You are viewing a plain text version of this content. The canonical link for it is here.
Posted to dev@vxquery.apache.org by Steven Jacobs <sj...@ucr.edu> on 2016/08/02 16:18:34 UTC

Centralized Indexing

Hi all,
Menaka has been making great progress with Summer of Code so far, and today
I will be discussing the next task with him. I wanted to share the plan
that Preston and I came up with, in case anyone else had feedback.

The plan is to move indexing to a central location (rather than providing a
new index directory for every index query. We are planning to add this
directory path as a potential parameter to local.xml.
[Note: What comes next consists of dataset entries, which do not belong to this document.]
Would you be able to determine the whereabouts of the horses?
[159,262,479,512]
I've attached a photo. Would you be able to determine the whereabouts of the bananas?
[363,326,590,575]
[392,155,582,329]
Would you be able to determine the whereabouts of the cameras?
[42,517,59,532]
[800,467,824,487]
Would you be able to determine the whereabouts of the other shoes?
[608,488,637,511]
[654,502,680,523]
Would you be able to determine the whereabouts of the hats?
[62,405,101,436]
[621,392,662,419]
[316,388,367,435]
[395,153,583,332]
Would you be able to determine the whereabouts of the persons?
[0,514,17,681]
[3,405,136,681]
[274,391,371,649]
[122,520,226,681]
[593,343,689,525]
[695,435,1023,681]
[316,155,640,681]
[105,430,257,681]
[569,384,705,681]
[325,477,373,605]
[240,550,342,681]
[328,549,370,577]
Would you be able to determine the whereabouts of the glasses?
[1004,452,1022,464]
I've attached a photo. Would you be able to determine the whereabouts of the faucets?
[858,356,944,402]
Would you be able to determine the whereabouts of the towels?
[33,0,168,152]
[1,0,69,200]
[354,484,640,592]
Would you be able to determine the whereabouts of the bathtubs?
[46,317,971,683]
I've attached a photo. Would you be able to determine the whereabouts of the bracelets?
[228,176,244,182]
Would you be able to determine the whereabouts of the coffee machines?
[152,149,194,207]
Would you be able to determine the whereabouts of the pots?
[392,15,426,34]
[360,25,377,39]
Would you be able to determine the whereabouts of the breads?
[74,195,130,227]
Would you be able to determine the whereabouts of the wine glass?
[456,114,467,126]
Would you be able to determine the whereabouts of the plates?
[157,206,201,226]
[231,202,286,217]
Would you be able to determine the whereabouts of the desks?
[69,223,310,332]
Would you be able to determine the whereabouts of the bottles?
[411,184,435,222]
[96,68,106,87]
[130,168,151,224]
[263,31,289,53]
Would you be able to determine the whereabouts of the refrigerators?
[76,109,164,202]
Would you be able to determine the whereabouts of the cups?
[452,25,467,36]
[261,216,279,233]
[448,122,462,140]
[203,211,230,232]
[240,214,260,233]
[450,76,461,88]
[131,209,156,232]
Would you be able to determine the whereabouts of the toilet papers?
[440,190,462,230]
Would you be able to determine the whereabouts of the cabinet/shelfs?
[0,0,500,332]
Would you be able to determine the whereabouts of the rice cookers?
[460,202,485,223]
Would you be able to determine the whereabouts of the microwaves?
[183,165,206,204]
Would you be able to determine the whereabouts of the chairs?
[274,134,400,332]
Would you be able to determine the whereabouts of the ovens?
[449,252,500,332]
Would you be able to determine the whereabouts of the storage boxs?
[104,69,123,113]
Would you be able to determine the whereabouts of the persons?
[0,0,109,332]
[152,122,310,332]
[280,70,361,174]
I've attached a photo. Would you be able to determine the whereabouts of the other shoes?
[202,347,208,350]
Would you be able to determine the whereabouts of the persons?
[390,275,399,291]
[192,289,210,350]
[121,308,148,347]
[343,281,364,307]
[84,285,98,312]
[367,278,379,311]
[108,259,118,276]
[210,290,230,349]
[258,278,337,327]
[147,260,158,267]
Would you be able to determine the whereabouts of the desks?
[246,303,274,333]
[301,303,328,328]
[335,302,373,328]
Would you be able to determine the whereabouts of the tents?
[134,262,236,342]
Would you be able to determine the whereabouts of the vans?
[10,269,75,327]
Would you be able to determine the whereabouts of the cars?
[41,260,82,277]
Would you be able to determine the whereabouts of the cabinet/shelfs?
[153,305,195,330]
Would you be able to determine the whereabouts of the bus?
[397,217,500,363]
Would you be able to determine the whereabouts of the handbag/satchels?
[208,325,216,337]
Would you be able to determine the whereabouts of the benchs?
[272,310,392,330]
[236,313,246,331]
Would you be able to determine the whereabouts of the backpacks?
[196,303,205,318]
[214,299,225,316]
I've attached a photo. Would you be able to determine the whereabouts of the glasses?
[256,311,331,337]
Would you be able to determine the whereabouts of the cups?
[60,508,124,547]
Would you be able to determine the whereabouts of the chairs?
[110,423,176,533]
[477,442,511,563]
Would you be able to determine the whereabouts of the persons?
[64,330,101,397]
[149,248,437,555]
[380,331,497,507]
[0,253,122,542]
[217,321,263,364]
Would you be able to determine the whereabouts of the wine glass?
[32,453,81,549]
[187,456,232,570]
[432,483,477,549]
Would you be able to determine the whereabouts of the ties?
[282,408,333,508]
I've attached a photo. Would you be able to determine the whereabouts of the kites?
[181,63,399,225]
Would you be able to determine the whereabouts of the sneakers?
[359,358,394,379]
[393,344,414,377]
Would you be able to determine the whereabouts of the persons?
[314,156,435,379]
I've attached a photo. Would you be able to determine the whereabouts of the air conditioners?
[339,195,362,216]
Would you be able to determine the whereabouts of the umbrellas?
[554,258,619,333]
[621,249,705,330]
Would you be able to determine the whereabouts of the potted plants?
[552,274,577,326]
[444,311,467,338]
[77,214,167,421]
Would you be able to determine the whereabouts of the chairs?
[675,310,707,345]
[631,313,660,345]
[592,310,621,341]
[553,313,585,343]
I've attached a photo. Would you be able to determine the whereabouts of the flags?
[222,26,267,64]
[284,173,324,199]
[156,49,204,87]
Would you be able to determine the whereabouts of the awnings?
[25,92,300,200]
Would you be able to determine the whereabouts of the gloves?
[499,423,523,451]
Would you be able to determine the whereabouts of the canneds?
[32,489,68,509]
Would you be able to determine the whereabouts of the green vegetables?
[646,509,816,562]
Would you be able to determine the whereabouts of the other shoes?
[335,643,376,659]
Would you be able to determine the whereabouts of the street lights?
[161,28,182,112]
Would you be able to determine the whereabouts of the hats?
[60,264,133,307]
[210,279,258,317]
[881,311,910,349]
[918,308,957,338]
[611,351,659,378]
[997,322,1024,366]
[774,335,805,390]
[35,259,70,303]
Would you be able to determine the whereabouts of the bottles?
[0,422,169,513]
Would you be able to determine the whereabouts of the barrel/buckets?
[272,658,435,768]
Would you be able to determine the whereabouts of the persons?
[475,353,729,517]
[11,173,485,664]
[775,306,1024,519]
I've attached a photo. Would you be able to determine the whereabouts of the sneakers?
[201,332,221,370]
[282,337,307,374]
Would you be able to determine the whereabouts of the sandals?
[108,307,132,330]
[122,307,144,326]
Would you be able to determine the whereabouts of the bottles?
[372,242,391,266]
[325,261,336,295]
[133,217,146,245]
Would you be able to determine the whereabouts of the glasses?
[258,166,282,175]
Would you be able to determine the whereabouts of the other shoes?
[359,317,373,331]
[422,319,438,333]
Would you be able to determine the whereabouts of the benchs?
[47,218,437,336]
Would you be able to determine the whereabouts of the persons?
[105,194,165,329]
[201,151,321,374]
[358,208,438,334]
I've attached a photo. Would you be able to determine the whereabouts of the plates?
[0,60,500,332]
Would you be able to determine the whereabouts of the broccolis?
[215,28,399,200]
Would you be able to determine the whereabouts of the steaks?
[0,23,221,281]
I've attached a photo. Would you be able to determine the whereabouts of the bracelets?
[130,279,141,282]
In this directory, we will store two things:
1) A sub directory for each index that has been created
2) A single XML file that catalogs the existing indexes, with at least two
fields per record:
a) collection path
b) index directory

This provides us with at least the following benefits:
Keeping indexes together
Enabling the "show indexes" query
Simplifying the index queries (now the user will only ever need to specify
the collection path)
Enabling future optimizations, including deciding dynamically when to use a
query

Steven

Re: Centralized Indexing

Posted by Till Westmann <ti...@apache.org>.
It would be really nice, to have some before/after example queries and
config files so that everybody can get an idea what this will look like 
:)

Cheers,
Till

On 2 Aug 2016, at 9:47, Preston Carman wrote:

> In your benefits section, I think you meant to say that the user will
> not have to specify the index path.
>
> The discussion also included talking about parallel queries. If a user
> would like for a query to use multiple indexes. The user can write a
> query similar to the current method of writing a query with multiple
> collection locations. The vertical bar separating local partitions can
> also be used to locate separate local indexes. While the indexing
> structure is stored in a single location, the individual indexes can
> be used for a parallel query.
>
>
> On Tue, Aug 2, 2016 at 9:18 AM, Steven Jacobs <sj...@ucr.edu> 
> wrote:
>> Hi all,
>> Menaka has been making great progress with Summer of Code so far, and 
>> today
>> I will be discussing the next task with him. I wanted to share the 
>> plan
>> that Preston and I came up with, in case anyone else had feedback.
>>
>> The plan is to move indexing to a central location (rather than 
>> providing a
>> new index directory for every index query. We are planning to add 
>> this
>> directory path as a potential parameter to local.xml.
>>
>> In this directory, we will store two things:
>> 1) A sub directory for each index that has been created
>> 2) A single XML file that catalogs the existing indexes, with at 
>> least two
>> fields per record:
>> a) collection path
>> b) index directory
>>
>> This provides us with at least the following benefits:
>> Keeping indexes together
>> Enabling the "show indexes" query
>> Simplifying the index queries (now the user will only ever need to 
>> specify
>> the collection path)
>> Enabling future optimizations, including deciding dynamically when to 
>> use a
>> query
>>
>> Steven

Re: Centralized Indexing

Posted by Preston Carman <pr...@apache.org>.
In your benefits section, I think you meant to say that the user will
not have to specify the index path.

The discussion also included talking about parallel queries. If a user
would like for a query to use multiple indexes. The user can write a
query similar to the current method of writing a query with multiple
collection locations. The vertical bar separating local partitions can
also be used to locate separate local indexes. While the indexing
structure is stored in a single location, the individual indexes can
be used for a parallel query.


On Tue, Aug 2, 2016 at 9:18 AM, Steven Jacobs <sj...@ucr.edu> wrote:
> Hi all,
> Menaka has been making great progress with Summer of Code so far, and today
> I will be discussing the next task with him. I wanted to share the plan
> that Preston and I came up with, in case anyone else had feedback.
>
> The plan is to move indexing to a central location (rather than providing a
> new index directory for every index query. We are planning to add this
> directory path as a potential parameter to local.xml.
>
> In this directory, we will store two things:
> 1) A sub directory for each index that has been created
> 2) A single XML file that catalogs the existing indexes, with at least two
> fields per record:
> a) collection path
> b) index directory
>
> This provides us with at least the following benefits:
> Keeping indexes together
> Enabling the "show indexes" query
> Simplifying the index queries (now the user will only ever need to specify
> the collection path)
> Enabling future optimizations, including deciding dynamically when to use a
> query
>
> Steven